Il pm titolare del processo Aemilia era stato Marco Mescolini, un tempo capo ufficio del vice ministro dello Sviluppo Economico, il senatore Roberto Pinza (Pd), durante il governo Prodi del 2006-2008, Mescolini era diventato famoso anche per essere stato un assiduo chattatore con Luca Palamara al quale chiese, ottenendolo, di essere promosso procuratore di Reggio Emilia. Le chat fra i due avevano poi determinato da parte del Csm il trasferimento per incompatibilità di Mescolini alla Procura di Firenze. Fra i motivi del provvedimento, quello di essere un magistrato che "aveva a cuore" le sorti degli esponenti locali del Pd.

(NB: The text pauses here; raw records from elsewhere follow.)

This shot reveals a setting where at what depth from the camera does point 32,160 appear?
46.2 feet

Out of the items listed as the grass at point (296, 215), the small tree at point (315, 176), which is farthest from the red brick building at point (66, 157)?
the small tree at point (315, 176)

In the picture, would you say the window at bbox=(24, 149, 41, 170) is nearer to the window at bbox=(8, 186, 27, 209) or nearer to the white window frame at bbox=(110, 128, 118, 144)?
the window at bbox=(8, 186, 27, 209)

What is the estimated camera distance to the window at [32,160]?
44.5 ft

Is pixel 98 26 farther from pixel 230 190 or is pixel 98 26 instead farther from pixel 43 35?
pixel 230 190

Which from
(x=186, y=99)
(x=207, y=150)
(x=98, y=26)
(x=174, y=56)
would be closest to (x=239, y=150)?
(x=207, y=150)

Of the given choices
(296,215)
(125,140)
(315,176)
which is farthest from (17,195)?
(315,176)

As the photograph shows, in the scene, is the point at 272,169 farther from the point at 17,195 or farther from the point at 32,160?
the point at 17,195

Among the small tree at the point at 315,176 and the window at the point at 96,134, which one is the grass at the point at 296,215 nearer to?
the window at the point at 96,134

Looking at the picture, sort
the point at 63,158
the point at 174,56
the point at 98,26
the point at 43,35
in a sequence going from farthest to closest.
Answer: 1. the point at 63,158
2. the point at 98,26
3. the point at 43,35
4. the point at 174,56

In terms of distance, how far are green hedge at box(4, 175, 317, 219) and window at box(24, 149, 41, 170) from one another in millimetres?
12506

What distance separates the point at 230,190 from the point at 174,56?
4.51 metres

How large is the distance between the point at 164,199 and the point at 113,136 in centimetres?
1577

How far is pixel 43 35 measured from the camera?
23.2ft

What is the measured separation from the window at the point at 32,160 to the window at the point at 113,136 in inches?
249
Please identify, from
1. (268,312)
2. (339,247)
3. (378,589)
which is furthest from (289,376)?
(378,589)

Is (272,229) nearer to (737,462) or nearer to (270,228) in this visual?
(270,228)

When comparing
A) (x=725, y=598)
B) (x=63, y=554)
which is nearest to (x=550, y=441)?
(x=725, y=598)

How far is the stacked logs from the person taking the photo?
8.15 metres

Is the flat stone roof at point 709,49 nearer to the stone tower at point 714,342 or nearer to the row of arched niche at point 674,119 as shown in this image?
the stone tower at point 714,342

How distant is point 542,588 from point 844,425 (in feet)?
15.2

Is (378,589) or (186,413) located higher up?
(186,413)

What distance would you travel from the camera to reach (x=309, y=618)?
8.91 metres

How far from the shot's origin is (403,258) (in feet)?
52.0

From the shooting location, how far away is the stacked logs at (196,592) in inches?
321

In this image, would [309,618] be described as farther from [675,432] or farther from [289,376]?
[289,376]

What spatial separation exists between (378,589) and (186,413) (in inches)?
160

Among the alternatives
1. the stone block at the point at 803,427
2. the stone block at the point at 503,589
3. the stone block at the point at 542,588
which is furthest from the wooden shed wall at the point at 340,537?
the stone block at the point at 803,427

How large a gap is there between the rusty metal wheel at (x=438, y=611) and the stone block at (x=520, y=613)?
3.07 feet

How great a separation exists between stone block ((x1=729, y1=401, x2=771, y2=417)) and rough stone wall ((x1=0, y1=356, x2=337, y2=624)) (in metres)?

Era stato Bernini a sottolineare per primo questo aspetto nel suo libro che raccontava i retroscena dell'indagine Aemilia dove non erano mai stati valorizzati gli esiti investigativi dei carabinieri sui rapporti fra i politici locali del Pd e i clan cutresi. L'allora procuratore di Bologna Roberto Alfonso aveva dichiarato che erano tanti gli aspetti da approfondire emersi durante quell'indagine. E Roberto Pennisi, il sostituto della Dna che era stato applicato al procedimento, aveva chiesto di non essere riconfermato proprio per contrasti sulla conduzione delle investigazioni e sui soggetti da sottoporre a custodia cautelare. Ora la parola spetta a Gratteri.